O Brasil tem emergido como um dos principais mercados de criptoativos no mundo, destacando-se tanto pela evolução regulatória quanto pelo crescente volume de negociações e número de usuários.
Essa tendência de crescimento é fortemente influenciada pela expansão da tokenização de ativos digitais e de ativos do mundo real, segmentos que oferecem grande potencial e enfrentam desafios significativos.
As políticas inovadoras e o ambiente exploratório promovidos pelas autoridades financeiras brasileiras não apenas permitem, mas também incentivam e regulam o avanço desse mercado em ascensão.
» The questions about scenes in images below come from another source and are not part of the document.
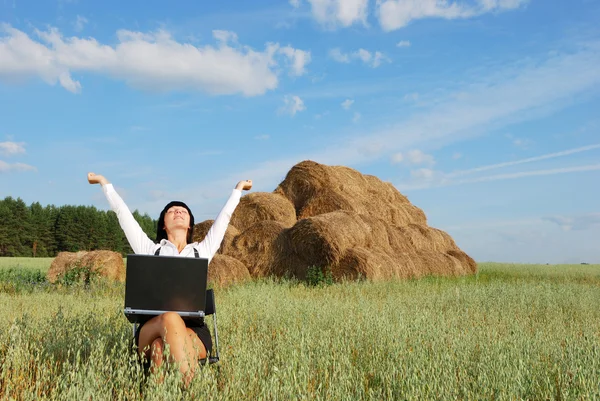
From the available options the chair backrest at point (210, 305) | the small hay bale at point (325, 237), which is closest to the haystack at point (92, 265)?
the small hay bale at point (325, 237)

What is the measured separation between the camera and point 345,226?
41.2 ft

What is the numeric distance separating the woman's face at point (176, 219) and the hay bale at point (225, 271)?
22.3ft

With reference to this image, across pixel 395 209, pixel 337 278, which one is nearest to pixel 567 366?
pixel 337 278

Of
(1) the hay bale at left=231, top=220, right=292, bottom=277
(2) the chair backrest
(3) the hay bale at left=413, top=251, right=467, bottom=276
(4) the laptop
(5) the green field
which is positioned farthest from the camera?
(3) the hay bale at left=413, top=251, right=467, bottom=276

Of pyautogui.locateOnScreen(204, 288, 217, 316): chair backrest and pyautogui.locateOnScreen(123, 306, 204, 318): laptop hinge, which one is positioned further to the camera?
pyautogui.locateOnScreen(204, 288, 217, 316): chair backrest

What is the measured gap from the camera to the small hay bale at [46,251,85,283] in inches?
578

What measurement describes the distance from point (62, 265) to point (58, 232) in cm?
3433

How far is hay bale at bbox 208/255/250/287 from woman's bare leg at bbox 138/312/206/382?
7337 mm

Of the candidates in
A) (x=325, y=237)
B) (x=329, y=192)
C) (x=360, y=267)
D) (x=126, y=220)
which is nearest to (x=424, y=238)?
(x=329, y=192)

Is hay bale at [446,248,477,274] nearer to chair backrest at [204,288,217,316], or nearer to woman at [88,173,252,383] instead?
woman at [88,173,252,383]

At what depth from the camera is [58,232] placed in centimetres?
4647

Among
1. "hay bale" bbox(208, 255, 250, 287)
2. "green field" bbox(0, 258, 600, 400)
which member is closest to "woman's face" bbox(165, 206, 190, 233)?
"green field" bbox(0, 258, 600, 400)

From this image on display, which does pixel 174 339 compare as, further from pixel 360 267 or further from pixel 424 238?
pixel 424 238

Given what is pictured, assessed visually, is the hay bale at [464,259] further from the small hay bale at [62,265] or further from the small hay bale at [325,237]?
the small hay bale at [62,265]
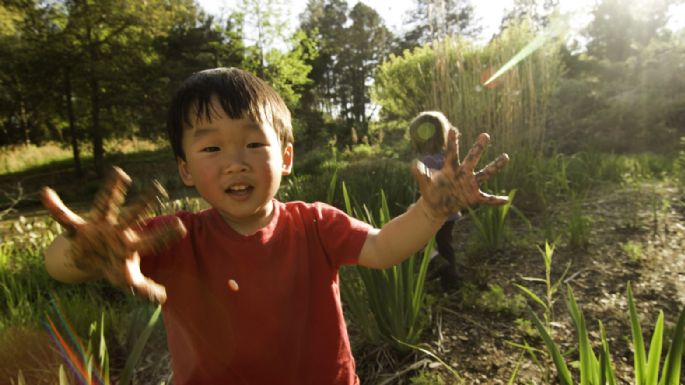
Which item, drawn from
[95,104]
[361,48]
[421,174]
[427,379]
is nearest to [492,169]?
[421,174]

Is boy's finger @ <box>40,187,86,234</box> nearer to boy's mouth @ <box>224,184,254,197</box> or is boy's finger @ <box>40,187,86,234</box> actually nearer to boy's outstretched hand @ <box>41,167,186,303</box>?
boy's outstretched hand @ <box>41,167,186,303</box>

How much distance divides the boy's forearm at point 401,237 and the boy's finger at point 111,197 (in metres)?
0.62

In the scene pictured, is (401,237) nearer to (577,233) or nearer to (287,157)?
(287,157)

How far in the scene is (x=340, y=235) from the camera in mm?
1171

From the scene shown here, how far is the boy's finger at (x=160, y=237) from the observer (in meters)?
0.83

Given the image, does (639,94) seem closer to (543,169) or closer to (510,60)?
(510,60)

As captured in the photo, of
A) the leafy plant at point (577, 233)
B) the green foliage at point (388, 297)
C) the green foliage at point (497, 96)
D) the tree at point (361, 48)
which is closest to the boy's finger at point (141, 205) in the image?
the green foliage at point (388, 297)

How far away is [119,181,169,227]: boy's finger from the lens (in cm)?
81

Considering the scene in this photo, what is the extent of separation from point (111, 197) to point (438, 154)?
229cm

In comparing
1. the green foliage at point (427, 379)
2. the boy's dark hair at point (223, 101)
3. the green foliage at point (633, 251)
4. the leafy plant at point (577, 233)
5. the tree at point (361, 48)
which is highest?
the tree at point (361, 48)

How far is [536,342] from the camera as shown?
2.04m

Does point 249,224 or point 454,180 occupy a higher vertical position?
point 454,180

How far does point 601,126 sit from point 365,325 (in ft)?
36.1

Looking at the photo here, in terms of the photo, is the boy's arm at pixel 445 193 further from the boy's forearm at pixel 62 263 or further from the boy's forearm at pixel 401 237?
the boy's forearm at pixel 62 263
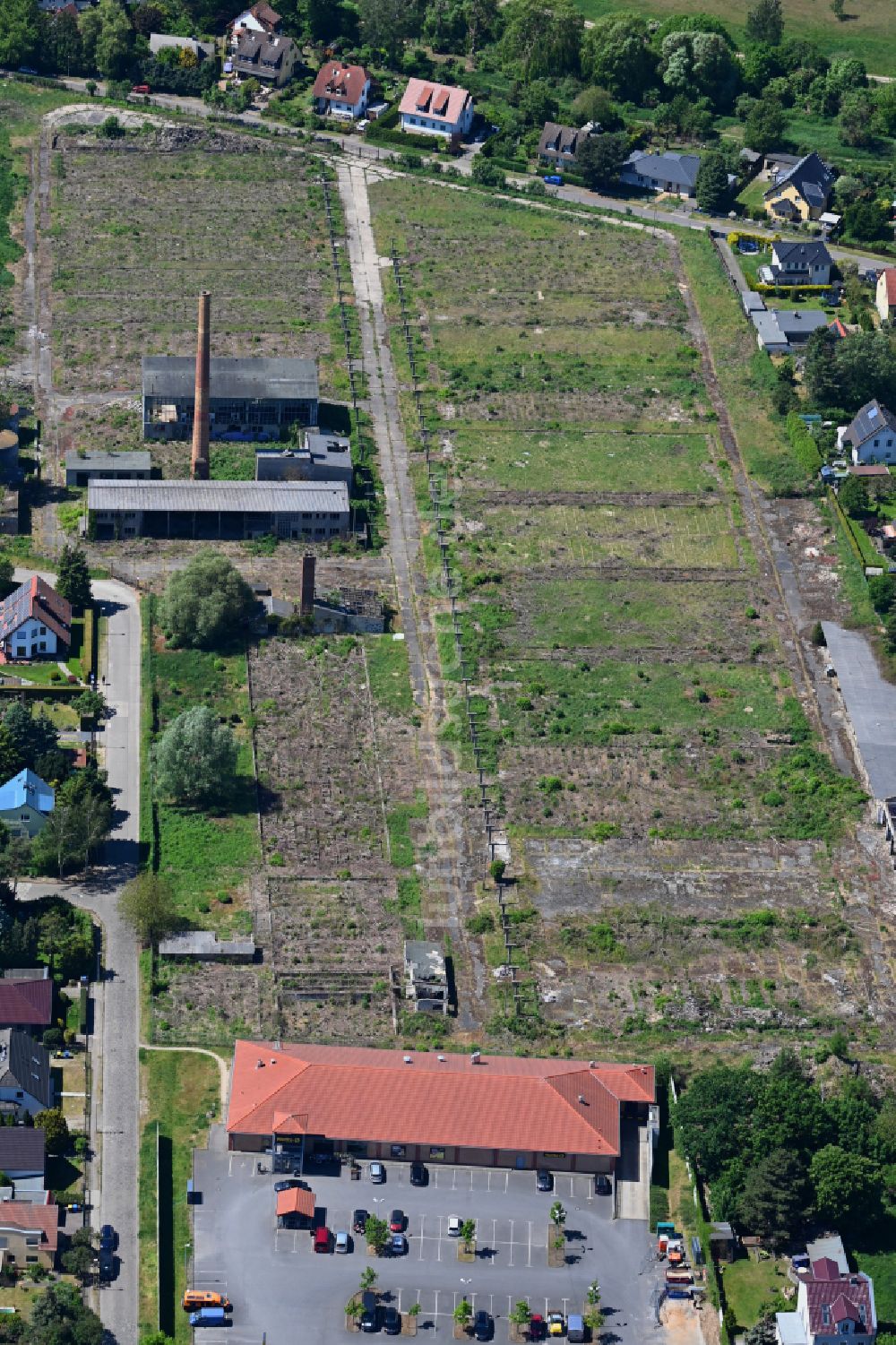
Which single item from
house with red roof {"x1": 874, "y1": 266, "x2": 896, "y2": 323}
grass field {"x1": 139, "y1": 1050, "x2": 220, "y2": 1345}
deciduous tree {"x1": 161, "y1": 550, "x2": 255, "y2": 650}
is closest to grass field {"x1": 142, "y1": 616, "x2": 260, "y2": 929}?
deciduous tree {"x1": 161, "y1": 550, "x2": 255, "y2": 650}

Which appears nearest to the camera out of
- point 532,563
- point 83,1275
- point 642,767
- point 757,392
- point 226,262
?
point 83,1275

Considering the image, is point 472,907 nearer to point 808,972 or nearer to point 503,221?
point 808,972

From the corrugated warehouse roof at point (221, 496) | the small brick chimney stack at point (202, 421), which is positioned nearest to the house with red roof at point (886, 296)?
the corrugated warehouse roof at point (221, 496)

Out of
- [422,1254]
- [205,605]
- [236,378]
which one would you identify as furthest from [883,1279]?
[236,378]

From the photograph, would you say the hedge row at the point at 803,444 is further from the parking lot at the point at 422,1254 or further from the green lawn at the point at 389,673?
the parking lot at the point at 422,1254

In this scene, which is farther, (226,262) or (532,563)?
(226,262)

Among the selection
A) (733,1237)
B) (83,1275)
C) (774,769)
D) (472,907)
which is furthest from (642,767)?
(83,1275)

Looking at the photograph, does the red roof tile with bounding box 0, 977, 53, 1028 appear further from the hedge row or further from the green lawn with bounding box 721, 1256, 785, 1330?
the hedge row

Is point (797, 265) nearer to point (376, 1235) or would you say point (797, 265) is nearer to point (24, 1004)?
point (24, 1004)
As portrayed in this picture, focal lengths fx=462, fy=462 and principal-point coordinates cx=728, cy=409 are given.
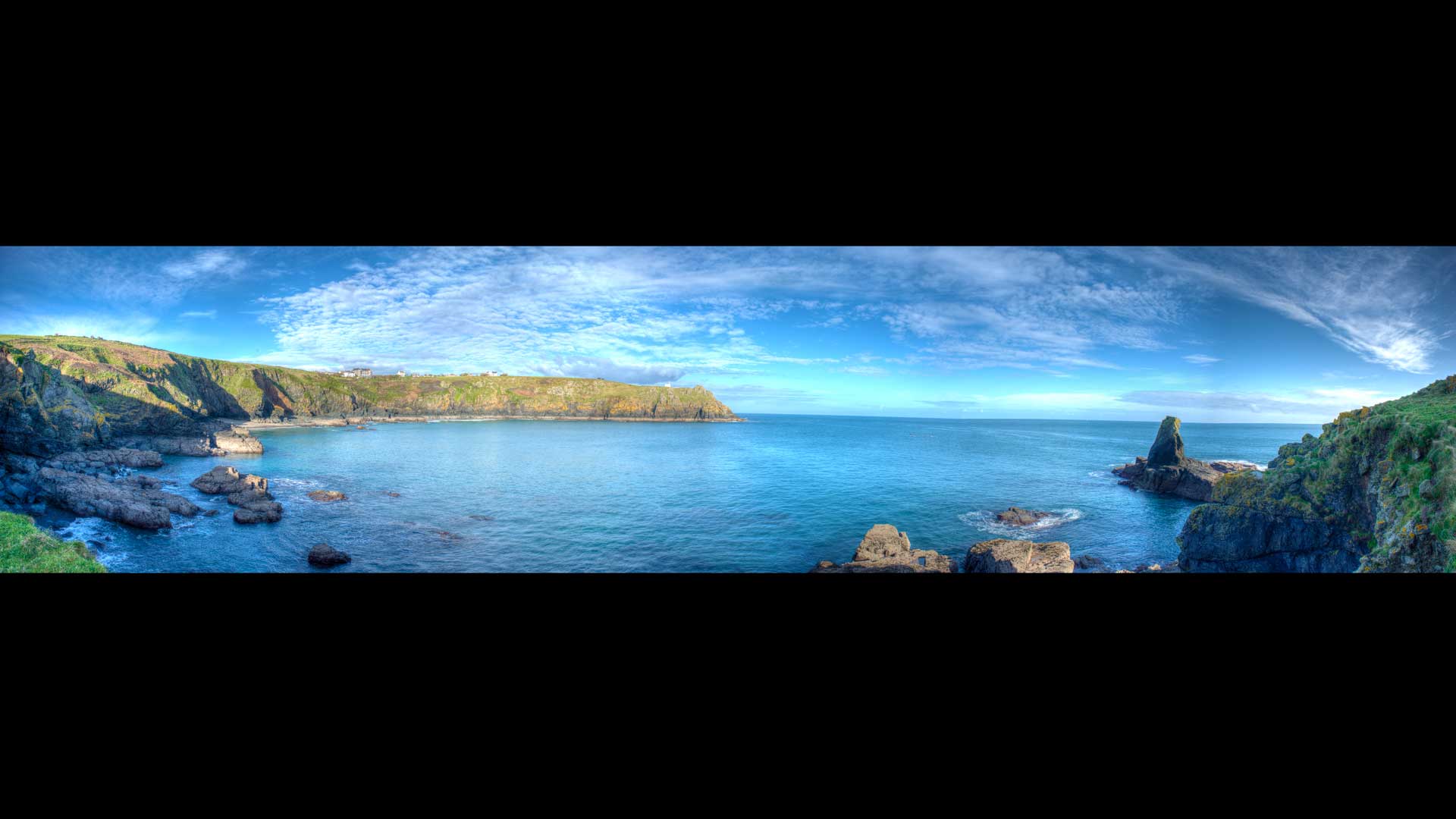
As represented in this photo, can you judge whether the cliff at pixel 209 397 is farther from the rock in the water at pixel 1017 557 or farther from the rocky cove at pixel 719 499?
the rock in the water at pixel 1017 557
Ao longo deste relatório, focaremos em três pilares da criptoeconomia destacando seus principais indicadores e números.
Neste primeiro artigo, será abordado o uso de criptoativos no Brasil. Atualmente, 24% da população possui criptoativos ou tokens digitais, crescimento de 46% em relação ao ano anterior (2023).
A maioria dos investidores é do sexo masculino e possui menos de 34 anos de idade. O País ocupa a décima posição em adoção de criptoativos frente a 151 países avaliados pelo Global Crypto Adoption Index. Os investimentos dos brasileiros em criptoativos ultrapassaram a marca de U$10 bilhões em 2024.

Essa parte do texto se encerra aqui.